Mallace described her leadership style as “giraffe-like” with an emphasis on taking risks, seeing beyond the present and empathizing with the people in your life and community.

“It means being able to stick your neck out, embrace your uniqueness, be a visionary and have compassion and empathy for the people in your life and in your community,” she said.

Although Mallace compares her leadership style to a giraffe, she uses various stuffed animals to make her point.

“If there is something that needs to be said, she might toss an elephant to a person and say, ‘the elephant in the room is this …’ or she might toss a lion to someone and say ‘be brave,’” said Rich Barone, vice president of Cox Media Arizona, who described it as “Fran’s Zoo.” 

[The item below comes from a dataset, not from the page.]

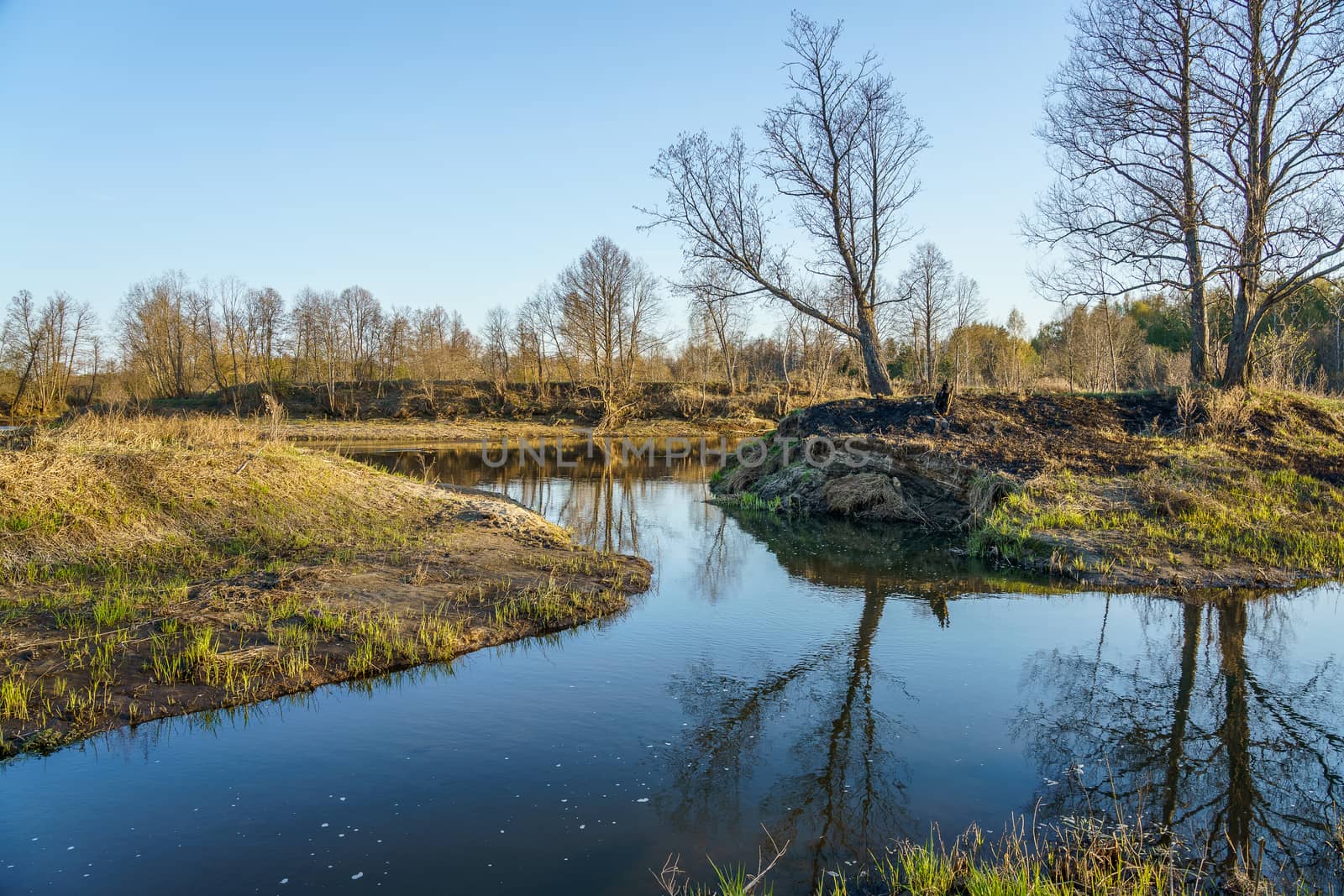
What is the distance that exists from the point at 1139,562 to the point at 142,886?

“I learned who I am as a human being and who I should be as a leader from Fran,” Barone said.

Mallace graduated from the Cronkite School in 1982.

She met her husband Michael, who also graduated from Cronkite and built a career in commercial radio. They raised their daughters, Jordie and Sydney, in Phoenix while establishing themselves in their careers.

“Fran is always the first person to raise her hand and the last person to leave the room. She is there to help, coach, guide – be it at work or at an organization that she volunteers or serves on the board,” Michael Mallace said. “That also transcends to her personal life when it comes to friends and family. With Fran, everyone becomes part of the extended family.”

Fran Mallace has been influenced by a number of people in her career, from colleagues to family and friends, and even some of the children she’s met through the Make-A-Wish foundation.

Mallace reflected on a relationship she built with Hayes, a boy who helped her create a fundraising page for future children who are referred to Make-A-Wish.

“Hayes had leukemia as an eight-year-old, wished to go to Hawaii right before his 10th birthday and will be turning 18 this year. He continues to give back to Make-A-Wish by sharing his wish story and participating when asked. He was very inspirational and full of joy,” she said.

The lessons learned throughout her career and with her family have shaped her approach, which she will look to continue at Make-A-Wish Arizona.

“Transparency and vulnerability were two big lessons for me. Living my life with both so others can see how those two values are important to life personally and professionally,” she said. “Be true to yourself – never try to be someone else. There were defining moments throughout my career that taught me the importance of these two values and it is still ongoing.”

More about Fran Mallace

Born in Suffern, New York

Favorite Quote: “I’ve learned that people will forget what you said, people will forget what you did, but people will never forget how you made them feel” — Maya Angelou

Favorite Color: Pink

Favorite Food: Mediterranean, hummus

Favorite Movie: Charlie and the Chocolate Factory (original)

Favorite Book: Sarah’s Key and The Firm

Favorite Animal: Giraffe

One Wish: I would wish to spend the day with Martin Henderson, also known as Jack Sheridan, the lead on Virgin River (Netflix). Alexandra Breckenridge also known as Mel Monroe can join us too.

Fran’s Advice :

To @cronkite_asu students:

The most successful people I know have confidence and belief in their abilities and their value. I would tell our daughters and any of their friends to stay true to who they are while being curious and having fun along their journey.

To #cronkitenation alumni:

Giving of your time is just as important and more impactful than giving financially. Mentoring individuals and offering your skills and talents are meaningful and you get just as much out of it as they do. When I mentor someone, I always walk away with so much goodness from what I learned as part of the partnership.